# NCEES SEII Practice Exam



## Casey (Oct 17, 2008)

I have a few questions regarding the NCEES practice exam. For the most part I understand what they are doing, but some things I just can't figure it out.

These are building questions

Question 450 (the full question is found here: SEII Errata)

part ©

They are asking you to design the column for the seismic loads. From what I gather they are taking the shear that's applied to that particular braced frame and instead of distributing the shear forces to each brace member (they are using a cross brace) they assume that the full shear is going into one brace member to get the axial load on the column. Why don't they split the shear load over the two braces? Are they assuming a conservative approach in that one brace has already failed? I noticed that in the 2006 IBC Seismic Design combo, in Vol 3 they distribute the shear over the two braces.

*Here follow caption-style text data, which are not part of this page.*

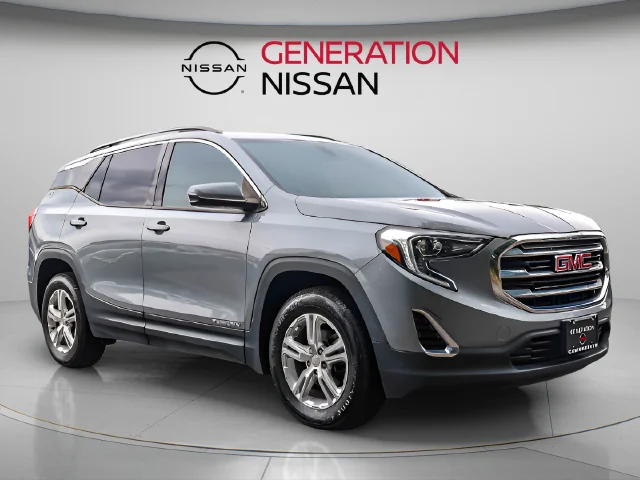 2019 GMC Terrain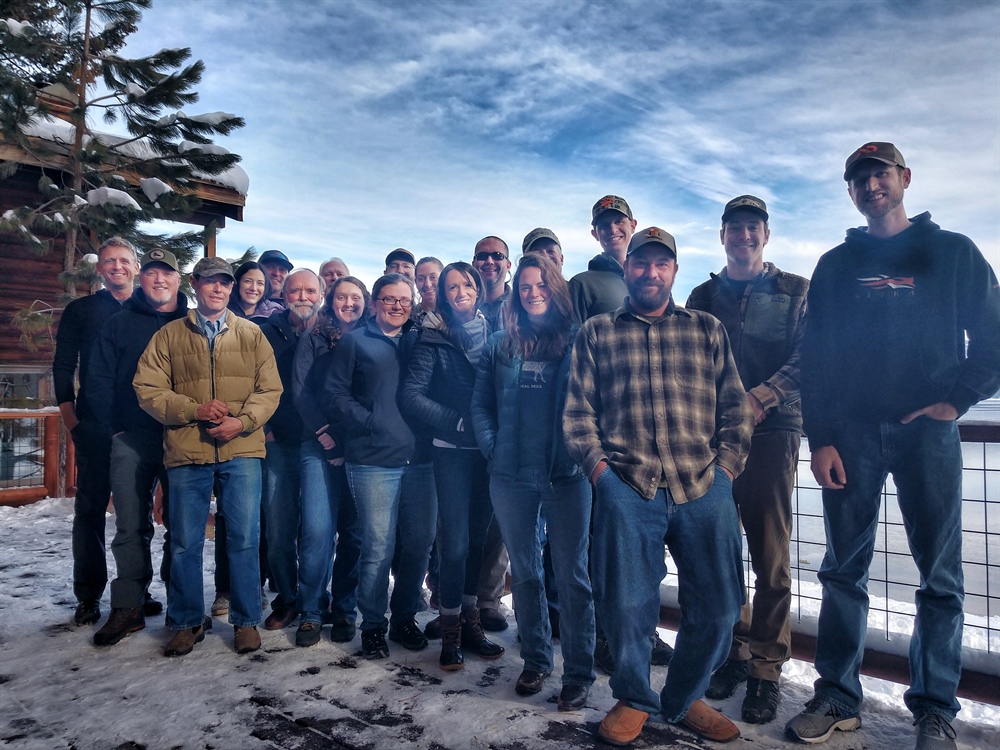 Idaho BHA Adds New Leaders & Committees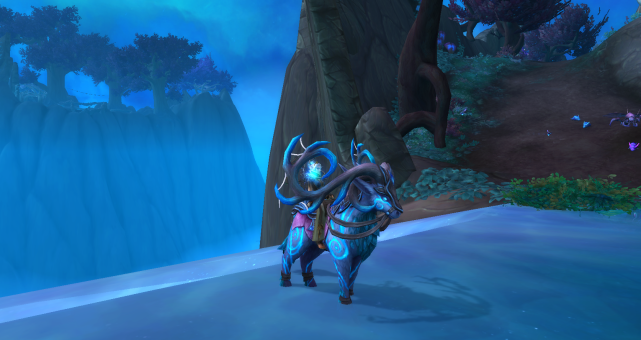 魔兽世界炽蓝仙野坐骑百科再也不用羡慕别人了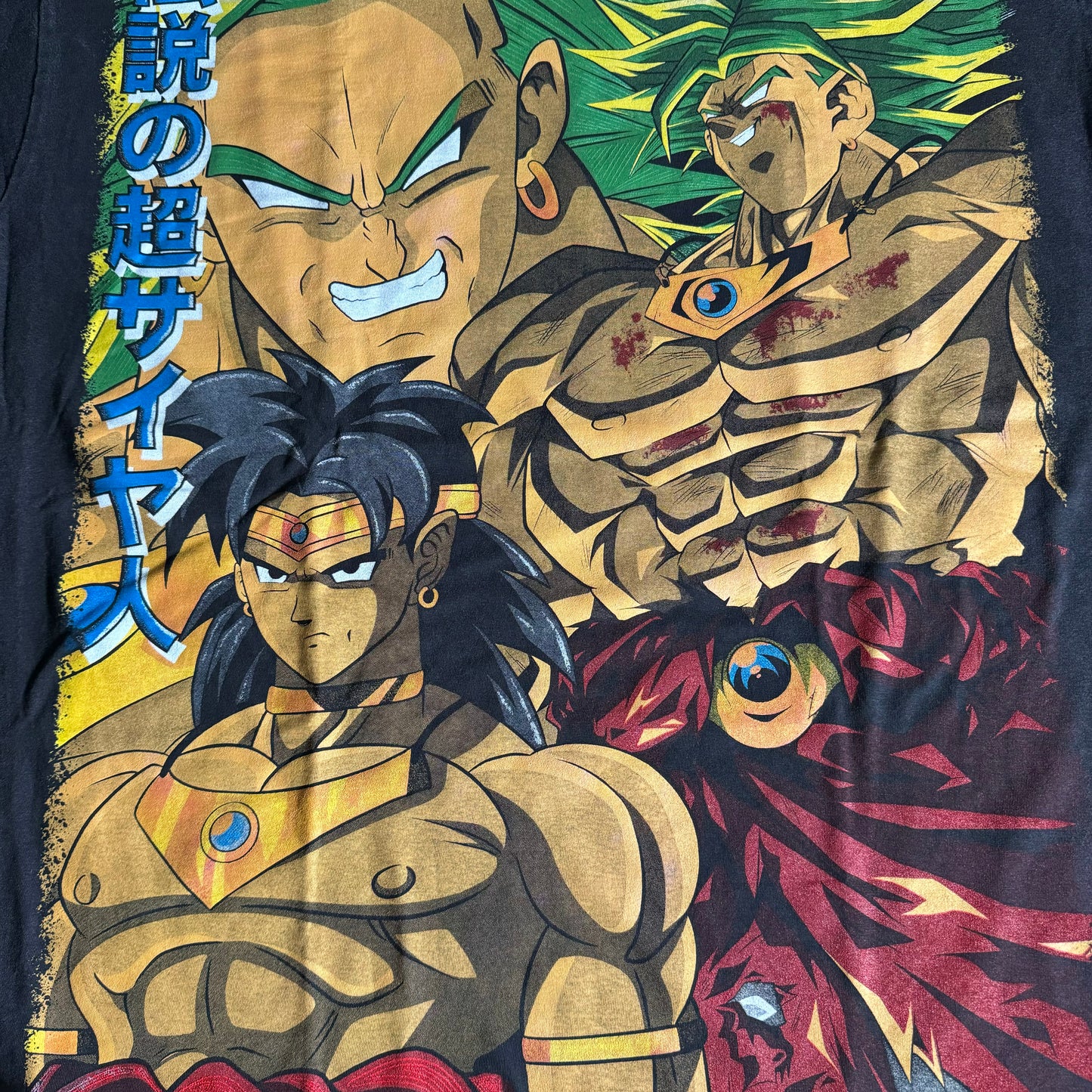 Double sided shirt X-Large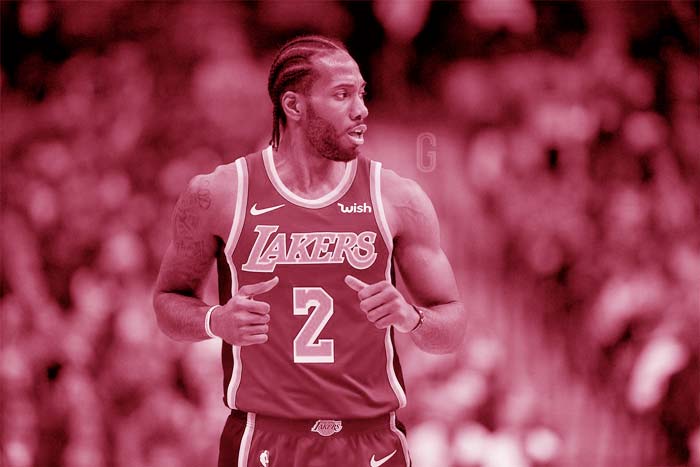 Kawhi Leonard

Can anyone suggest which method is more proper?

If my wording doesn't make sense, let me know and I'll try to reword it and maybe throw in a sketch or two, if need be.

As for my other question... I just answered it while I was typing it in. If I come across any others I will post them here... and others are welcome to do so too. I assume everyone taking the SEII has done the practice exam so far.

Thanks!


----------



## Mcgill (Oct 17, 2008)

See the link- that has same discussion.

http://engineerboards.com/index.php?showtopic=7154


----------



## Casey (Oct 17, 2008)

Thanks, when I read that a month ago I hadn't done the exam so I glazed over it intending to come back to it. Obviously I forgot about it. I should look around this forum section to see what else I have missed.


----------